Die einzelnen Segmente sind parallel angesteuert. Bei der Positionierung sind die Freiheitsgrade dadurch hoch. Für die in der Auswerteschaltung notwendigen Berechnungen lässt sich wahlweise auf Einzelpixel oder Pixelgruppen zugreifen. Die Ansprechzeit des Sensors beträgt lediglich 335 µs, bei schnellen Prozessen kann also mit Schaltfrequenzen von bis zu 1,5 kHz gearbeitet werden. Bei „schwierigen“ Objekten reduzieren sich diese Werte allerdings durch die Rechenzeiten der Auswerteelektronik. Die unterschiedlichen Betriebsarten kann der Anwender per Teach-In einstellen. Es spricht aber noch ein weiteres Argument für den Einsatz dieser neuen Farbsensorfamilie: Bei Bedarf lässt sich die Struktur des Empfängers an die Erfordernisse der Applikation anpassen. Auch komplizierte Aufgabenstellungen lassen sich auf diese Weise komfortabel lösen. In zahlreichen Fällen können die sensiblen Sensoren deshalb eine praxisgerechte Alternative zu weitaus kosten-intensiveren Bildverarbeitungssystemen sein. Für den elektrischen Anschluss ist ein achtpoliger M12-Steckverbinder vorgesehen.

Praxisgerechte Bedienung
Der Sensor ist mit den Abmessungen 50 x 50 x 25 Millimetern kompakt gebaut und wiegt etwa 100 Gramm. Zubehör wie Haltewinkel erleichtert die Montage. Da der Farbsensor serienmäßig die Anforderungen der Schutzart IP67 erfüllt, kann er problemlos auch bei rauen Umgebungsbedingungen eingesetzt werden. Bis zu drei Referenzwerte für die Farberkennung lassen sich direkt am Gerät per Knopfdruck im Teach-in-Verfahren einlernen. Dabei erleichtert die vierstellige Sieben-Segment-Anzeige das Vorgehen, der Bediener wird durch die einzelnen Menüpunkte geführt, alle Einstellungen werden angezeigt. Für die Feinabstimmung lassen sich außerdem für jeden Ausgangskanal bis zu zehn Toleranzstufen definieren und verschiedene Auswertealgorithmen wählen.
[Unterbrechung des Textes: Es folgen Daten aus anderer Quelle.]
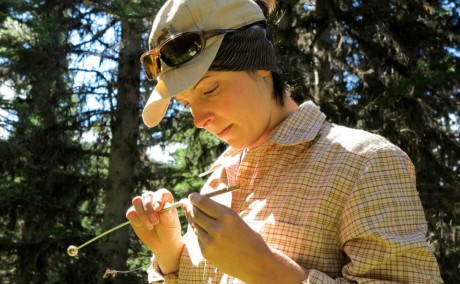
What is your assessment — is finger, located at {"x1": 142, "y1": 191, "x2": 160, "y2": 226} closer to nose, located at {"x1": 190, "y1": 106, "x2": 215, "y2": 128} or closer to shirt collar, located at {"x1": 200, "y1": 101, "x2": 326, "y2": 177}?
nose, located at {"x1": 190, "y1": 106, "x2": 215, "y2": 128}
Noch komfortabler geht es mit der passenden Software. Hier lassen sich bis zu 20 Referenzwerte definieren, inklusive Toleranzstufen und Wahlmöglichkeit der Auswertealgorithmen. Bei unterschiedlichen Prüfaufgaben entstehen dann keinerlei Umrüstzeiten. Der Sensor kommuniziert über seine RS485-Schnittstelle mit der übergeordneten Automatisierungseinheit.



FACTSFarben und Farbmischung
- Prinzipiell unterscheidet man zwischen addi-tiver Farbmischung (RGB) und subtraktiver Farbmischung (CMYK).
- Die additive Farbmischung beschreibt die Überlagerung von Lichtstrahlen, bei der für das menschliche Auge ein neuer Farbeindruck entsteht. Dies ist auch das Funktionsprinzip eines Farbbildschirms. Die additive Mischung der Farben Rot, Grün und Blau ergibt Weiß. Rot und Grün ergibt Gelb.
- Im Gegensatz dazu beschreibt die subtraktive Farbmischung die Eliminierung einzelner Lichtfarben aus weißem Licht. Das ist beim Mischen von Lacken oder Druckfarben der Fall - wie im Wasserfarbkasten. Die Primärfarben sind Gelb, Magenta und Cyan. Die Mischung dieser drei Farben absorbiert alles Licht und ergibt Schwarz. Cyan und Gelb ergibt Grün.